In that light, Kaplan might have dissected the Middle East Institute in Washington, D.C., which has done more than any other institution to facilitate the transition from Arabist expertise to semi-scholarly authority. More recently, scholars who fled AUB during Lebanon’s war have helped to transform major centers and academic departments in this country into the last outposts of Arab nationalism. Some campuses, afflicted by an endemic third-worldism or tempted by oil money, have provided hothouse conditions for the survival and spread of the views Kaplan examines. In these redoubts of tenured Arabism, the intellectual campaign against an Arab-Israeli settlement is already being waged. The Arabists is therefore unfinished: there is a crying need for a final chapter, perhaps entitled “The Retreat to the Academy.”

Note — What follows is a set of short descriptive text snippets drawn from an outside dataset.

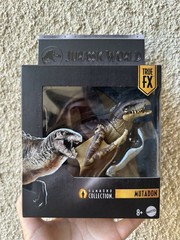 Mattel Jurassic World Hammond Collection Mutadon Action Figure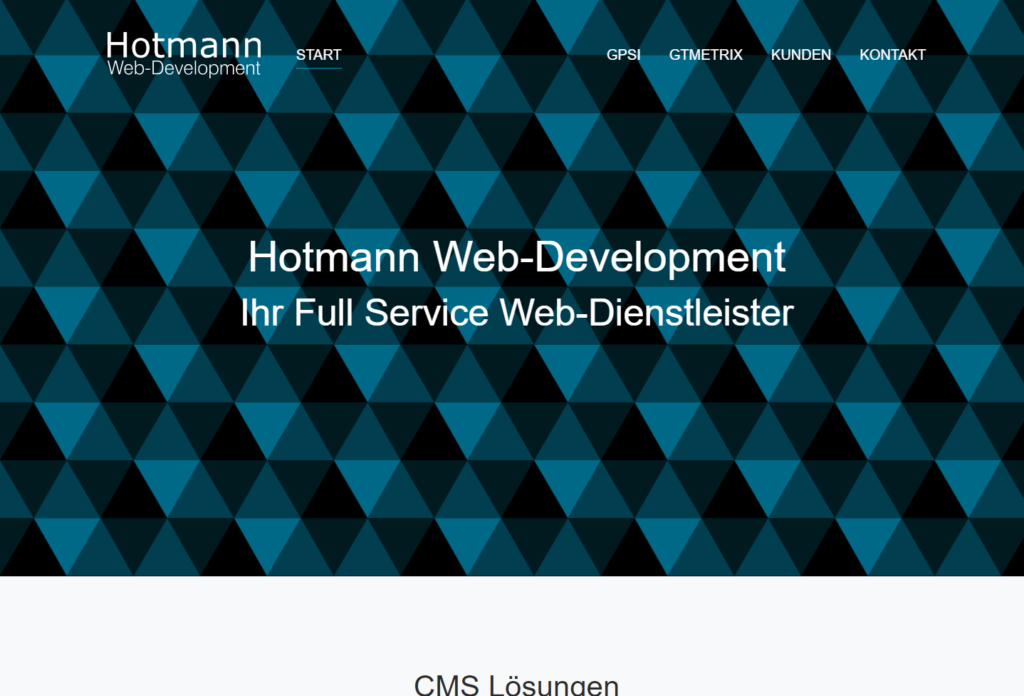 Hotmann Web-Development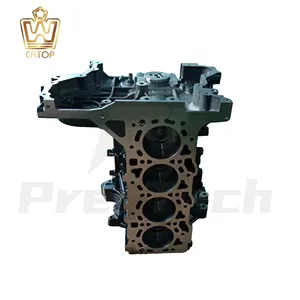 Perfect Condition Short Block Engine Assembly Replacement 2.2 TDCI Short Block Upgrade For Mondeo Ranger 2.2TDCI 4x4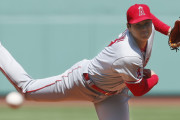 【海外の反応】大谷翔平が前半戦天王山で6勝目＆特大22号2ラン【6回2失点】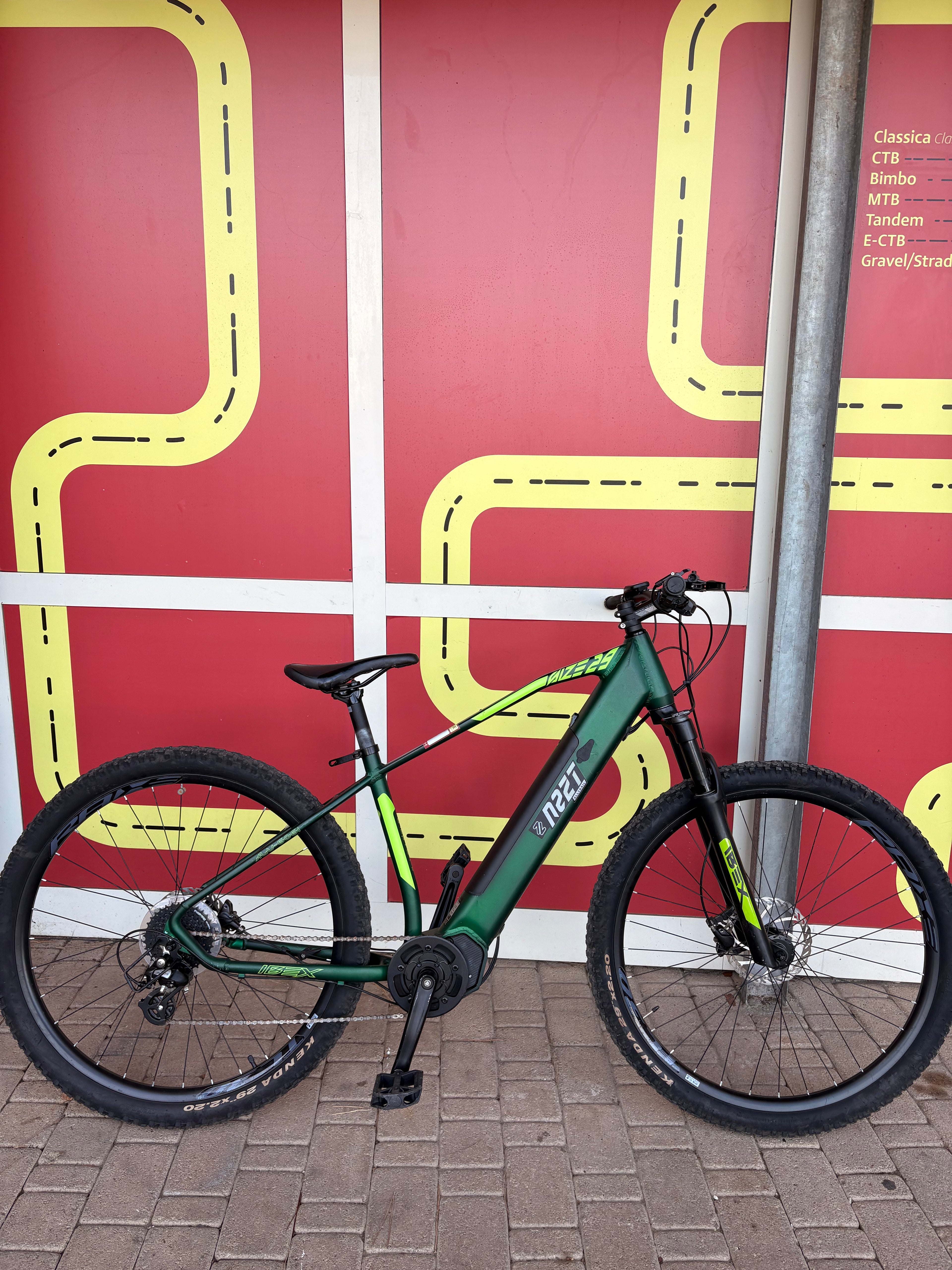 E MTB 29'' FRONT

And while no young diplomat would call himself an Arabist, the Department of State is not completely in the clear, either. On the sidelines of the peace process, the last keepers of the Arabist flame pose as authoritative interpreters of Islamic fundamentalism. As they see it, radical Islam is the harbinger of a Protestant-like reformation, from which all Islam will emerge more democratic and more egalitarian. The radicals should not be fought, they argue, but gently guided to the light.
This is, of course, a political reworking of the unanswered prayer of the Arabists’ missionary forebears for the conversion of the Muslims. Malcolm Kerr, whose wife eulogized him at his death as “a nonreligious missionary,” was gunned down by just this kind of Islam. It remains to be seen whether such political evangelists can now persuade America to turn the other cheek yet one more time.